Une vie nouvelle et un peu triste commença pour le pauvre blessé. Quand le soleil en face montait à l’horizon, enveloppait de rose l’île Bonaventure toute en fleurs, et que de l’immense rocher partaient les nuées d’oiseaux qui plongeaient joyeux dans la mer irisée de toutes les nuances imaginables, le malade s’agitait, se fâchait et, se cachant la tête sous les ailes, il pleurait toutes ses larmes.

— Ô mes belles ailes inutiles, qui traînez dans le sable, quand me porterez-vous loin de cette vilaine grotte !

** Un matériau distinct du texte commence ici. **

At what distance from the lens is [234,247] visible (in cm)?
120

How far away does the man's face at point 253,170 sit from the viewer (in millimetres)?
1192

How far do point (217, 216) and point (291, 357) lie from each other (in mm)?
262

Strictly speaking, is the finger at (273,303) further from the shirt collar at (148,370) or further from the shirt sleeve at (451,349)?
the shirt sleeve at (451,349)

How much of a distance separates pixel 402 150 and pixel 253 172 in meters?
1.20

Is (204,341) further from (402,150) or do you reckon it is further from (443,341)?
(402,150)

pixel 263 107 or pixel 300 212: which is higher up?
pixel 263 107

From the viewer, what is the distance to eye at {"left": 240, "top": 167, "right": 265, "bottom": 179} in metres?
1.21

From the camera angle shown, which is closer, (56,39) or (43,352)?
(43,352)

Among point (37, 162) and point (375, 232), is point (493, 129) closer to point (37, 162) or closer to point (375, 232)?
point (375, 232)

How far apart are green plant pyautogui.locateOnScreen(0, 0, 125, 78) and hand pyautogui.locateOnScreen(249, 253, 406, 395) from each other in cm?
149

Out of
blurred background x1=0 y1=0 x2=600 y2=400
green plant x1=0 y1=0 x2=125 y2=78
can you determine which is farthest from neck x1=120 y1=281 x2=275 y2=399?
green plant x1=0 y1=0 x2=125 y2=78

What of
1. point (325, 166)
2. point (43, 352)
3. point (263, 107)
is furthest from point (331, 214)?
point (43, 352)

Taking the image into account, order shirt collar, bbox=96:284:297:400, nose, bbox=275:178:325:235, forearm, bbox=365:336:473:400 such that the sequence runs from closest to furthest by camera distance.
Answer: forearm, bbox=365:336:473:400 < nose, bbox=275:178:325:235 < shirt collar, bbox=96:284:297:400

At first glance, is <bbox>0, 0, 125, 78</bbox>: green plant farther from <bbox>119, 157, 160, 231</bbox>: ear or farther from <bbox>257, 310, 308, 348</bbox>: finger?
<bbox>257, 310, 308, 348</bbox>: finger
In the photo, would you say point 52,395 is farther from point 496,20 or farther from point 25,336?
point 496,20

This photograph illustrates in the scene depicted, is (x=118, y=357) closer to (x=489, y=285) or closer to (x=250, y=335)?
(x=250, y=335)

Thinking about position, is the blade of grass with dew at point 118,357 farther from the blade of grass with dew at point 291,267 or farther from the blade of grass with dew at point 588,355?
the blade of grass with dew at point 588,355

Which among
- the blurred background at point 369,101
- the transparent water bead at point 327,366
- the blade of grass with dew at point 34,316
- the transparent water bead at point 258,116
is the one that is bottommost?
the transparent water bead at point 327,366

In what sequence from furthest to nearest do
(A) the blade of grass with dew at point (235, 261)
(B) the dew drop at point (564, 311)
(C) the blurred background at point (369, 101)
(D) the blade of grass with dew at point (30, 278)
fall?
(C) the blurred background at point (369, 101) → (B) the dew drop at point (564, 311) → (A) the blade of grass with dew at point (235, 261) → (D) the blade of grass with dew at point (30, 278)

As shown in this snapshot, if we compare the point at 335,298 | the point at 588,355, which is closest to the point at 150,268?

Il réfléchissait peu, car il aurait vu quelle chance il avait eue dans son malheur !

Fidèlement, le Cormoran lui apportait des petits poissons, tout frétillants, qu’il allait pêcher au creux des vagues, et aussi, des touffes d’une verdure dont les oiseaux de mer sont friands.

Il lui prodiguait sa science et ses soins entendus ainsi que la douceur de sa présence et l’austérité de sa morale.

— Encore maussade ! grondait-il. Qui m’a empêtré d’un malade grognon qui n’a même pas le souci de lisser ses plumes ! À rien ne sert d’être de mauvaise humeur, mon garçon, il faut rester ici jusqu’à ta guérison. Profite de ton séjour à l’hôpital pour t’instruire, car sans offense, tu ne sais rien de rien, mon pauvre Goéland ! Tu as pris ton plaisir dans l’espace et les vagues, sans te soucier des autres, tu as attendu ta nourriture du travail des pêcheurs ; réfléchis un peu et tu verras que cette retraite forcée fera de toi un brave oiseau, un sage même, comme je le suis moi-même !

Et fier de lui, il se rengorgeait dans ses plumes noires.

Filant de biais, à la façon des cormorans, il s’éloigna à tire-d’ailes, et son malade, pour la première fois de sa vie, se mit à réfléchir.

— Tout ce qu’il a dit est vrai, conclut-il ; je vais essayer de mettre ses conseils en pratique.

Quand il put marcher jusqu’au seuil de la grotte, il s’amusa à observer les innombrables vies de la plage qu’il avait dédaignées : escargots, pétoncles, petites écrevisses, minuscules tortues allaient, venaient à marée basse se promener dans les cailloux roses, verts, bleus et brillants ; la vague les reprenait pour les ramener dans les jardins de la mer où poussent les grandes algues et les mousses délicates.

— Si je les mangeais ? lui soufflait sa gourmandise.

— Non, non, répondait son bon cœur qui commençait à vivre ; Cormoran m’apporte plus qu’il ne m’en faut, laissons les escargots promener leur maisonnette sur leur dos et toutes les petites bêtes roses et vertes chercher le soleil à l’abri des grosses pierres. Elles sont jolies, amusantes et inoffensives, qu’elles vivent !

Il devenait très sage, notre Goéland, et sa patte, délivrée du bandage encombrant, se cicatrisait et se ressoudait à merveille dans le bon air salin et le repos forcé,

— Quand pourrai-je marcher ? demandait-il en pleurnichant au docteur impassible.

— Quand je te le permettrai. Veux-tu risquer une chute ou une rechute ? Tu as appris la bonté, pratique maintenant la patience ! Tu n’y auras pas grand mérite, d’ailleurs, tu as une vie douce et ta guérison est certaine.

Cormoran veillait à ce que la vanité ne gâtât pas les résultats de sa belle éducation.

Enfin, le patient reçut son congé. Il était si transporté de joie qu’il s’enleva de terre sans dire merci ! Confus, il revint de suite, et se posant sur le sol, à côté du cormoran un peu déçu : « J’ai failli paraître un ingrat ! Pardonne-moi, c’est que je suis fou de joie ! Merci mon sauveur, tu m’as conservé la vie, remis la patte et tu m’as fait trouver mon cœur ! Entre nous, c’est à la vie et à la mort ! »

Et ouvrant ses grandes ailes, il monta, monta, traversant l’espace de son vol puissant et gracieux, et ses ailes d’argent brillaient comme des bijoux dans l’azur ensoleillé.